AI-powered Beat Saber track generator — feed in a song, get a playable custom map.

What is this?

Beat Weaver uses machine learning to automatically generate Beat Saber note maps from audio files. Instead of manually placing blocks, you provide a song and the model outputs block positions, orientations, and timing for both sabers.

Features

  • Audio-to-map generation — provide an audio file, get a playable v2 Beat Saber map (BPM auto-detected or manual)
  • Difficulty selection — generate for Easy, Normal, Hard, Expert, or ExpertPlus
  • Seeded generation — use a fixed seed for repeatable tracks, or randomize for variety
  • Grammar-constrained decoding — generated maps always follow valid Beat Saber structure
  • Quality metrics — onset F1, parity violations, NPS accuracy, beat alignment, pattern diversity

Requirements

  • Python 3.11+
  • For training: NVIDIA GPU with CUDA support
    • Medium conformer (9.4M params): 8GB+ VRAM
    • Large conformer (62M params): 24GB+ VRAM
  • Beat Saber installation (Steam) — only needed for extracting official maps

Installation

git clone https://github.com/asfilion/beat-weaver.git
cd beat-weaver

# Core (data pipeline only)
pip install -e .

# With ML model dependencies (required for training and generation)
pip install -e ".[ml]"

# Development (adds pytest)
pip install -e ".[ml,dev]"

Quick Start: Training a Model

This is the end-to-end workflow from a fresh clone to a trained model.

Step 1: Download training data

Download community maps from BeatSaver. This downloads maps with a rating score >= 0.75 and >= 5 upvotes. The download is resumable — you can stop and restart without losing progress.
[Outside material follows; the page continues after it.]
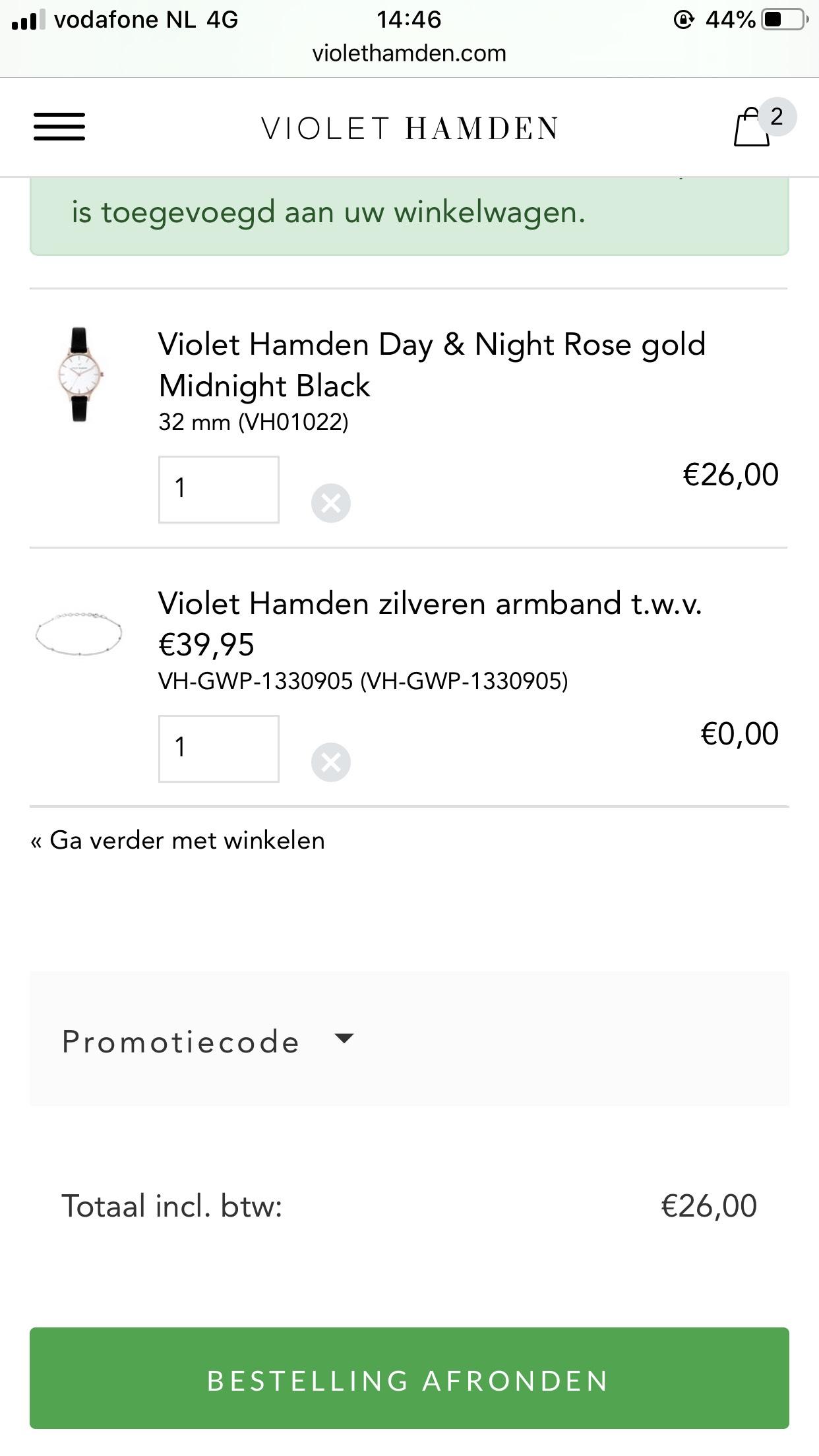 Violet hamden horloge twv €90 + armbandje twv €40 voor €26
# Download ~55K community maps (this takes several hours)
beat-weaver download --min-score 0.75 --output data/raw/beatsaver

Step 2: Extract official maps (optional)

If you have Beat Saber installed via Steam, you can also extract the 214 official/DLC maps. These are higher quality and weighted at 20% of each training batch.

# Windows (default Steam path)
beat-weaver extract-official --output data/raw/official

# Custom install path
beat-weaver extract-official --beat-saber "/path/to/Beat Saber" --output data/raw/official

Step 3: Process raw maps into Parquet

Parse all downloaded/extracted maps into a normalized Parquet format for training.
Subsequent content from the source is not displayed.